Collected data:
________________
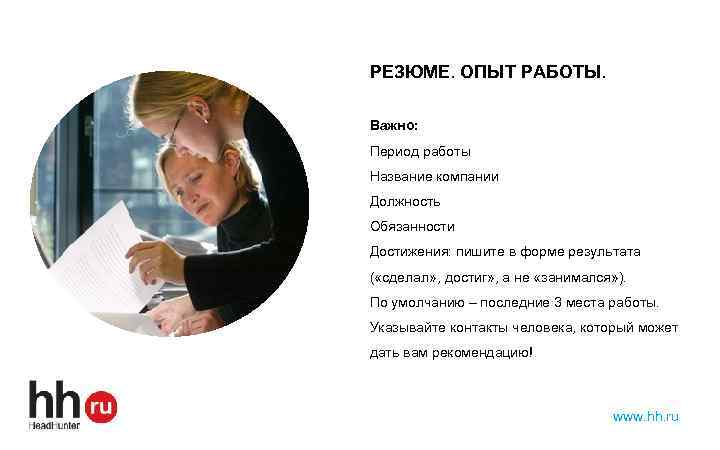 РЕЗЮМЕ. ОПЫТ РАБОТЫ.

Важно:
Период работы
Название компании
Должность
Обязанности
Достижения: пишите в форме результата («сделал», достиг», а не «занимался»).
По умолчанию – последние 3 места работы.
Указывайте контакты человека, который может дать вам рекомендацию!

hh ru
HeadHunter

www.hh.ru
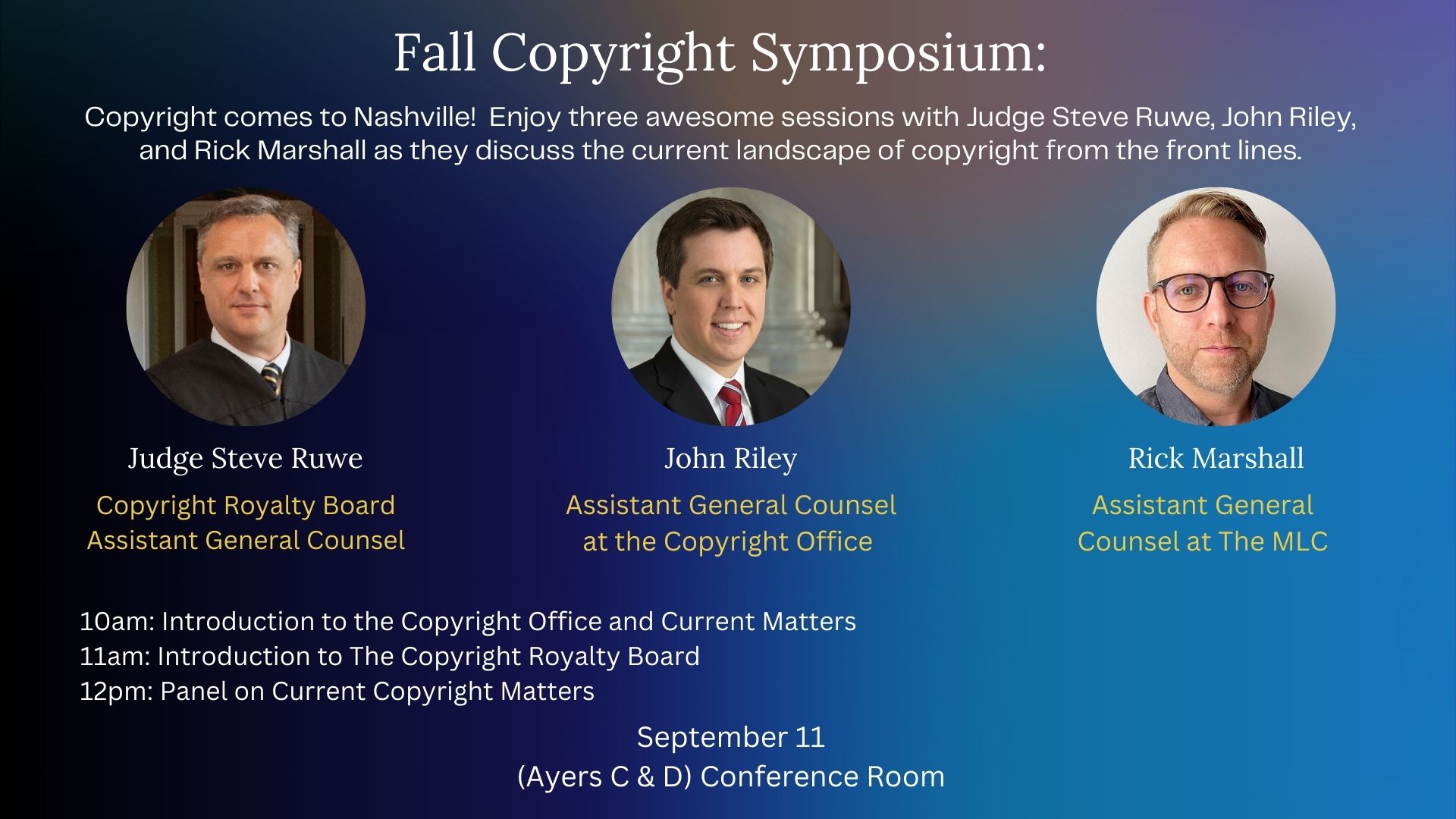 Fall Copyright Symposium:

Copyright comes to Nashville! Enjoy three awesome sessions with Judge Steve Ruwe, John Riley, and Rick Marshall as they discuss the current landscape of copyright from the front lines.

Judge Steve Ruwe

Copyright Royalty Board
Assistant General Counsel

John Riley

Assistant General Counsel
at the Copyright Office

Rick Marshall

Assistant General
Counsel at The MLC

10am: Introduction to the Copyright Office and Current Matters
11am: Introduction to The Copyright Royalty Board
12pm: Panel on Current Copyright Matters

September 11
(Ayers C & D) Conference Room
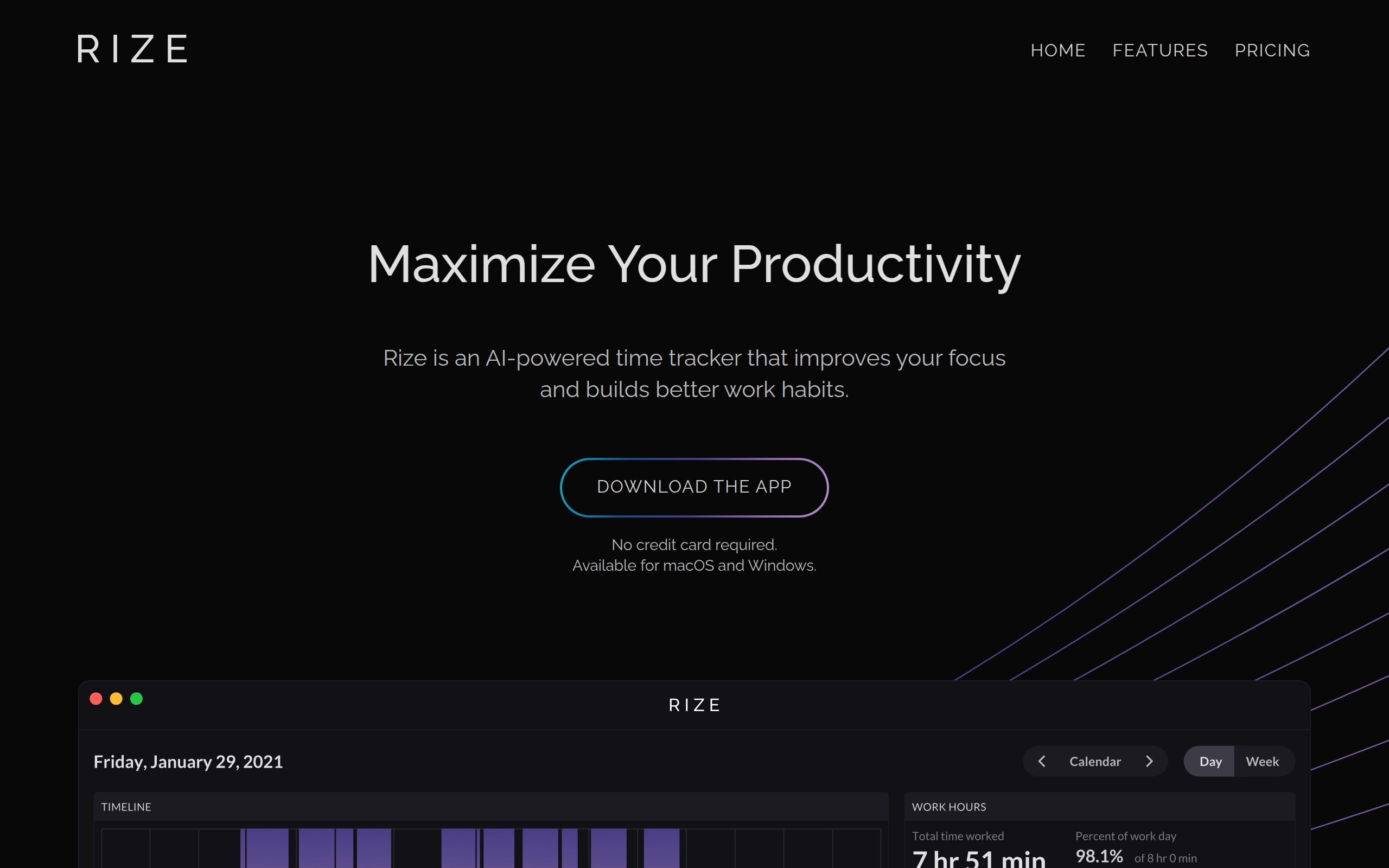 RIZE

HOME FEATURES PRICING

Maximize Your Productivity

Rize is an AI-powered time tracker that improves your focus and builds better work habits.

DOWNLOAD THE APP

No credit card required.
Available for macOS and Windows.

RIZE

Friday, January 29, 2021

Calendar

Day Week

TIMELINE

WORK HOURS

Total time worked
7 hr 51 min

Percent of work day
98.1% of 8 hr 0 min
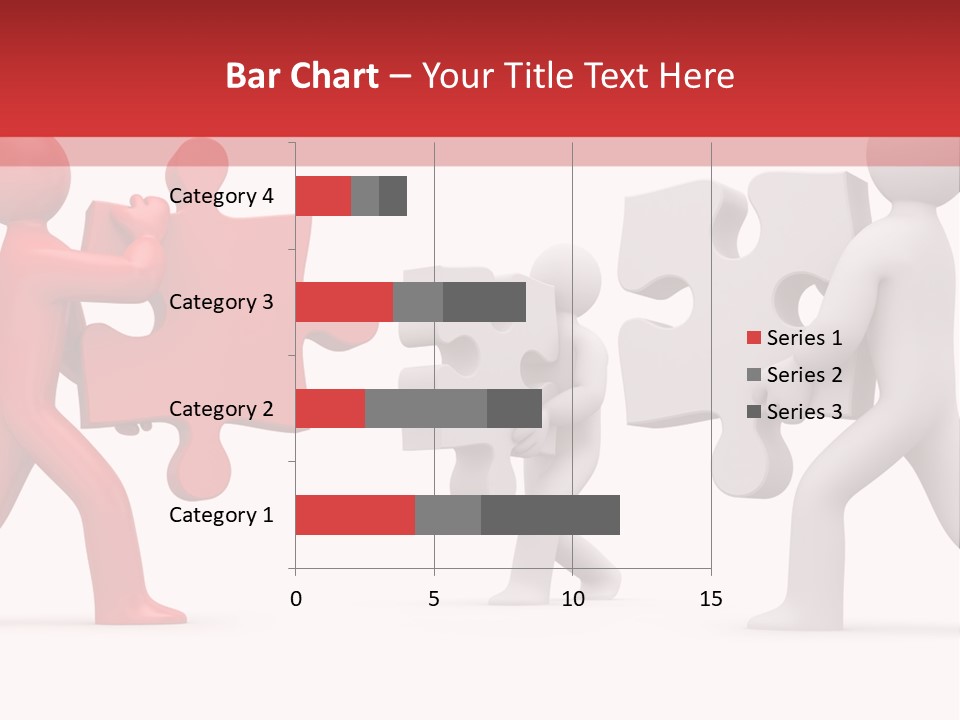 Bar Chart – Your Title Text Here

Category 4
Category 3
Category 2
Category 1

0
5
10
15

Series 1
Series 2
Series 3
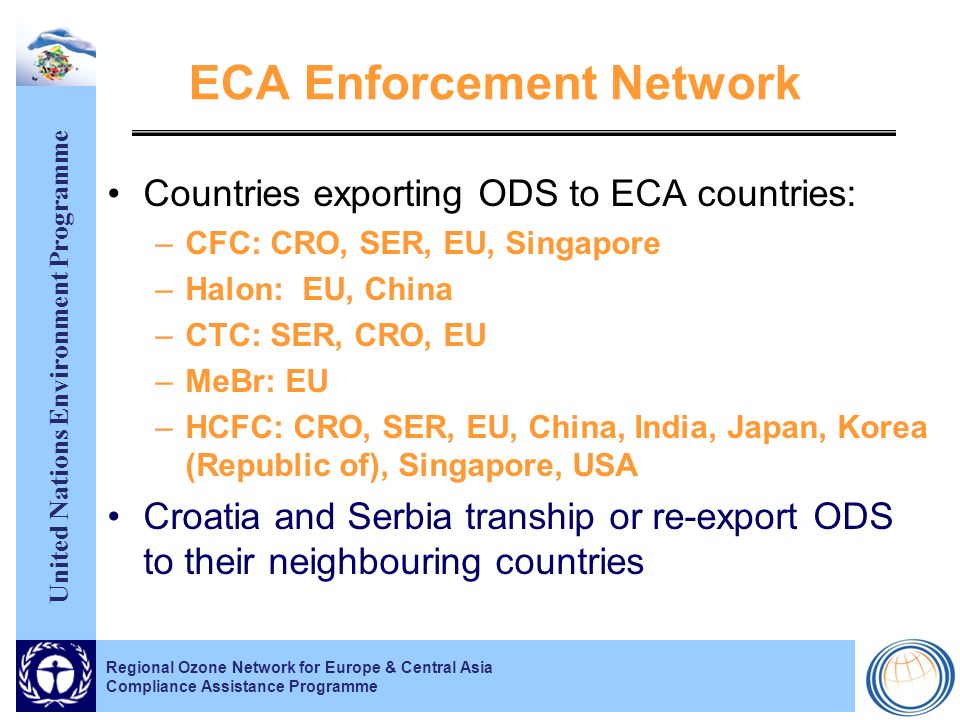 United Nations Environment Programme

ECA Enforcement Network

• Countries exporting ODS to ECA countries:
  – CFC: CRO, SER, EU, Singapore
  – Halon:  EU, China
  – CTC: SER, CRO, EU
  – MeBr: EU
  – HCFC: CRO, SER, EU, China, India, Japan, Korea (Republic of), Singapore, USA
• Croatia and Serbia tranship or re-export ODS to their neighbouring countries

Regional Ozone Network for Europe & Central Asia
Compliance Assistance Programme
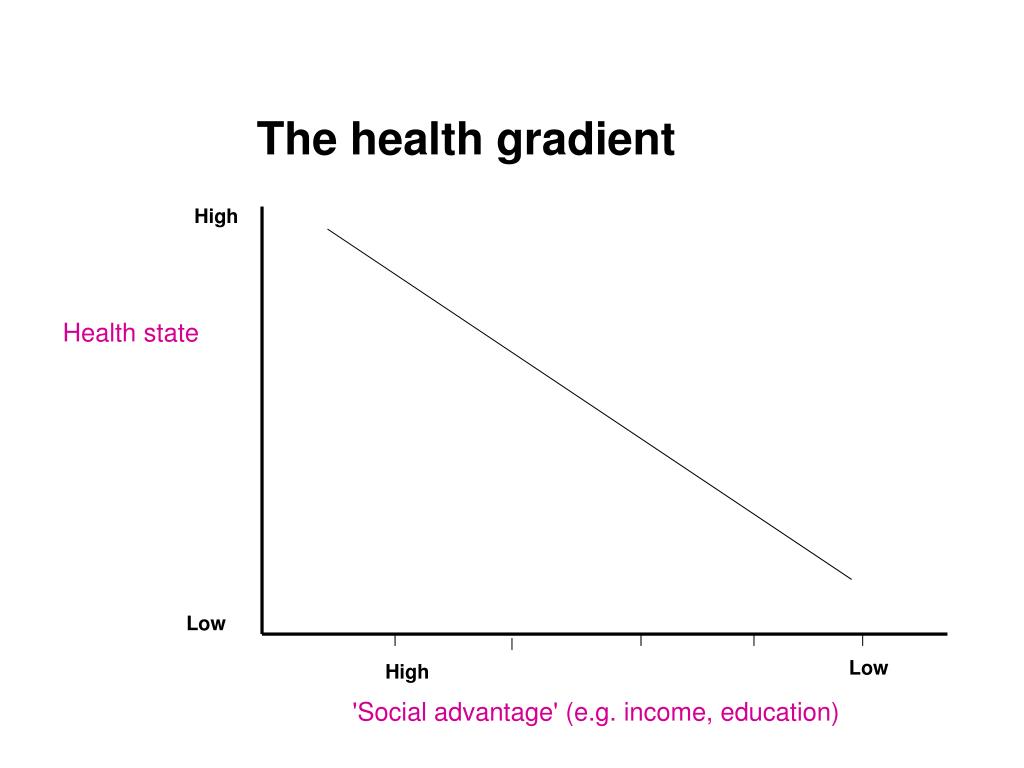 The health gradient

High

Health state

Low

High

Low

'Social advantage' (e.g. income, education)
________________
### WHAT YOU ARE ASKED TO DO
Copy out the lines above in full and unaltered, apart from the pictures.

### RESULT OF THIS EXERCISE
 РЕЗЮМЕ. ОПЫТ РАБОТЫ.

Важно:
Период работы
Название компании
Должность
Обязанности
Достижения: пишите в форме результата («сделал», достиг», а не «занимался»).
По умолчанию – последние 3 места работы.
Указывайте контакты человека, который может дать вам рекомендацию!

hh ru
HeadHunter

www.hh.ru
 Fall Copyright Symposium:

Copyright comes to Nashville! Enjoy three awesome sessions with Judge Steve Ruwe, John Riley, and Rick Marshall as they discuss the current landscape of copyright from the front lines.

Judge Steve Ruwe

Copyright Royalty Board
Assistant General Counsel

John Riley

Assistant General Counsel
at the Copyright Office

Rick Marshall

Assistant General
Counsel at The MLC

10am: Introduction to the Copyright Office and Current Matters
11am: Introduction to The Copyright Royalty Board
12pm: Panel on Current Copyright Matters

September 11
(Ayers C & D) Conference Room
 RIZE

HOME FEATURES PRICING

Maximize Your Productivity

Rize is an AI-powered time tracker that improves your focus and builds better work habits.

DOWNLOAD THE APP

No credit card required.
Available for macOS and Windows.

RIZE

Friday, January 29, 2021

Calendar

Day Week

TIMELINE

WORK HOURS

Total time worked
7 hr 51 min

Percent of work day
98.1% of 8 hr 0 min
 Bar Chart – Your Title Text Here

Category 4
Category 3
Category 2
Category 1

0
5
10
15

Series 1
Series 2
Series 3
 United Nations Environment Programme

ECA Enforcement Network

• Countries exporting ODS to ECA countries:
  – CFC: CRO, SER, EU, Singapore
  – Halon:  EU, China
  – CTC: SER, CRO, EU
  – MeBr: EU
  – HCFC: CRO, SER, EU, China, India, Japan, Korea (Republic of), Singapore, USA
• Croatia and Serbia tranship or re-export ODS to their neighbouring countries

Regional Ozone Network for Europe & Central Asia
Compliance Assistance Programme
 The health gradient

High

Health state

Low

High

Low

'Social advantage' (e.g. income, education)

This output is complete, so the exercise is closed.